Toen HN begon had het een paar honderd betalende lezers, nu zijn het er bijna 25.000. HN maakte ooit naam met een onderzoek naar de historische kennis van Kamerleden. Toen daarna kon worden onthuld dat een parlementariër van D66 in alle ernst van mening was dat Willem van Oranje in 1500 bij Dokkum was vermoord, was de naam van HN definitief gevestigd. Een columnist van HN, politiek redacteur Martin Sommer van de Volkskrant, schrijft zelfs dat HN ‘de meeste opiniebladen heeft ingehaald, hoewel het nog altijd wordt gemaakt in een rommelig kantoortje achter een bak guppy’s’.

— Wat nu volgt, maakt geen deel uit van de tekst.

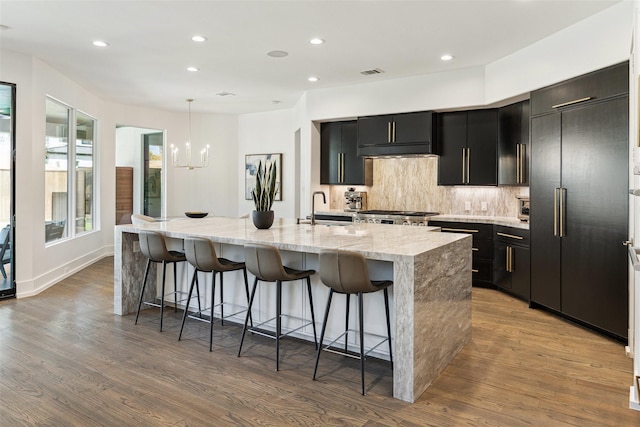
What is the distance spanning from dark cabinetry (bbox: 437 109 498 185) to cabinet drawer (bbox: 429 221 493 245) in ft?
1.98

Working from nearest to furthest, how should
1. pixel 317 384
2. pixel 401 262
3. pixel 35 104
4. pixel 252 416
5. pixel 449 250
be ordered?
pixel 252 416 < pixel 401 262 < pixel 317 384 < pixel 449 250 < pixel 35 104

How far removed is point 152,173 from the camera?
29.2 feet

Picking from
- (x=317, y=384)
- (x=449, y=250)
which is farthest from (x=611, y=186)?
(x=317, y=384)

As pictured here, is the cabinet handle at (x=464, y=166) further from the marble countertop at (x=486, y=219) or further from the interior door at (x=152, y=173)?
the interior door at (x=152, y=173)

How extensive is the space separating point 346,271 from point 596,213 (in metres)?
2.56

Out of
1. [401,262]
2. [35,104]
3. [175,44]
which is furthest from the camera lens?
[35,104]

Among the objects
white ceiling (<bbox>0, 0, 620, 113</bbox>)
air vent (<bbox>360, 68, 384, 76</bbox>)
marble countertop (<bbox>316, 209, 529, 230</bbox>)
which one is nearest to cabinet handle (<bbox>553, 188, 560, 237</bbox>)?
marble countertop (<bbox>316, 209, 529, 230</bbox>)

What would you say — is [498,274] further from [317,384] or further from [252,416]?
[252,416]

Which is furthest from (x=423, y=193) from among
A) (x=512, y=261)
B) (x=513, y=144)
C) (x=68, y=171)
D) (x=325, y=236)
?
(x=68, y=171)

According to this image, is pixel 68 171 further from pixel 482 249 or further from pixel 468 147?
pixel 482 249

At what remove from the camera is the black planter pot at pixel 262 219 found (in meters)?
4.03

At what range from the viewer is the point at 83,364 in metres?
3.21

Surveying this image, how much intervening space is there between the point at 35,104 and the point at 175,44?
1990 millimetres

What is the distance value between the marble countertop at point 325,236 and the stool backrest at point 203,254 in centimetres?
12
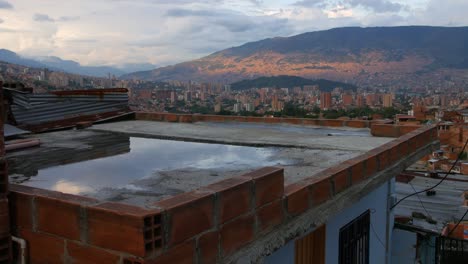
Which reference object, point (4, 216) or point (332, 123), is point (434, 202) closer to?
point (332, 123)

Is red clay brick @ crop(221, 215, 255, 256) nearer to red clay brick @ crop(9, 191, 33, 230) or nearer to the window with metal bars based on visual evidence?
red clay brick @ crop(9, 191, 33, 230)

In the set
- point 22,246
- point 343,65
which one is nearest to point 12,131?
point 22,246

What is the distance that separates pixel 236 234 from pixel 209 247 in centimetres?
31

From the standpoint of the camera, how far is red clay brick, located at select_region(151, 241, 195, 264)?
86.8 inches

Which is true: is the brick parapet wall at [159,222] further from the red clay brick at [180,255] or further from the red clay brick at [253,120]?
the red clay brick at [253,120]

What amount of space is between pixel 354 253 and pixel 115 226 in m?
4.38

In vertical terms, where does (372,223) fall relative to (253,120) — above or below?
below

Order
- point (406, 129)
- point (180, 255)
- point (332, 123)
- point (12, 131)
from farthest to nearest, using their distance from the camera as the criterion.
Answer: point (332, 123), point (406, 129), point (12, 131), point (180, 255)

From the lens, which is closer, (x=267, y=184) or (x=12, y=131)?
(x=267, y=184)

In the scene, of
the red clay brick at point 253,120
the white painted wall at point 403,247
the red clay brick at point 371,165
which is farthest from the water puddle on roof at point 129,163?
the red clay brick at point 253,120

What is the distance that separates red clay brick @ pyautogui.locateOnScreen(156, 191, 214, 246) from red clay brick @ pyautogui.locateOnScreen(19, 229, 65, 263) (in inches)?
28.5

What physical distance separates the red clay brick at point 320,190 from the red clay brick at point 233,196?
3.24ft

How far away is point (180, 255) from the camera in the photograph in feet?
7.64

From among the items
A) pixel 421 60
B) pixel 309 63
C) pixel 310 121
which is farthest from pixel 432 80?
pixel 310 121
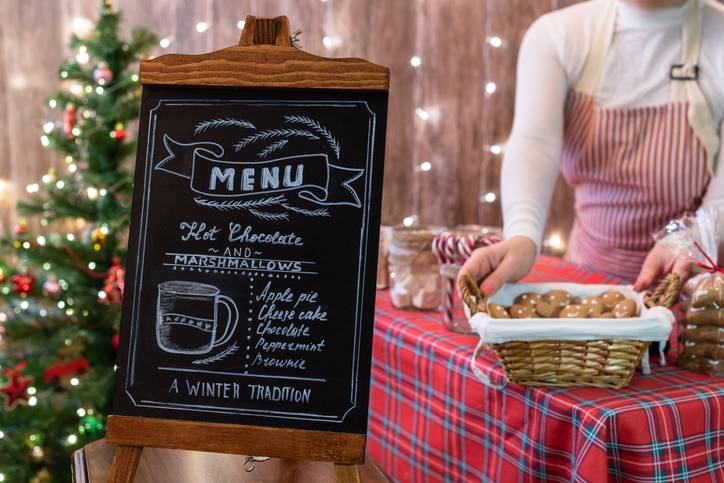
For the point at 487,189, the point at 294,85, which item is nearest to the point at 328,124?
the point at 294,85

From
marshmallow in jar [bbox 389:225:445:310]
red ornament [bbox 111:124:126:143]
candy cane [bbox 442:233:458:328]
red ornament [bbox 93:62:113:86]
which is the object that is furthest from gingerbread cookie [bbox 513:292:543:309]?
red ornament [bbox 93:62:113:86]

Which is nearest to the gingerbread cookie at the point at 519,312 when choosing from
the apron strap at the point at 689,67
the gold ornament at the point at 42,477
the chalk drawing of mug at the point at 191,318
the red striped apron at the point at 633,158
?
the chalk drawing of mug at the point at 191,318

De pretentie inmiddels een opinieblad op historische grondslag voor een breed publiek te zijn, wordt het meest waar gemaakt in het dikke jubileumnummer dat deze zomer is verschenen (en waarin ook de column van Sommer staat waaruit ik zojuist citeerde). Twintig historici van naam en faam – van Geert Mak en Cees Fasseur tot Maarten van Rossem en Hans Blom – werd gevraagd een verhaal uit de Nederlandse geschiedenis uit te kiezen en dat verhaal nog eens te (laten) vertellen. Het resultaat is dus een bundeling van twintig ‘verrassende verhalen’ over twintig opmerkelijke gebeurtenissen uit de Nederlandse geschiedenis, compleet met een opgave van de redenen waarom de historici juist dat verhaal nog eens voor het voetlicht wilden brengen.

Zo schrijft Hans Schoots op verzoek van James Kennedy (Universiteit van Amsterdam) een verhaal over het euthanasiedebat in Nederland, dat, geeft toenmalig minister Borst van Volksgezondheid inmiddels toe, ‘niet in de juiste volgorde’ is gevoerd. Terwijl in het buitenland naar alternatieven werd gezocht, barstte in Nederland een fel en principieel debat over euthanasie los. Dat komt, aldus Kennedy, omdat de Nederlandse openheid over euthanasie zich al snel ontwikkelde tot een dwingende consensus. Wie nog tegen euthanasie was, deed niet meer mee.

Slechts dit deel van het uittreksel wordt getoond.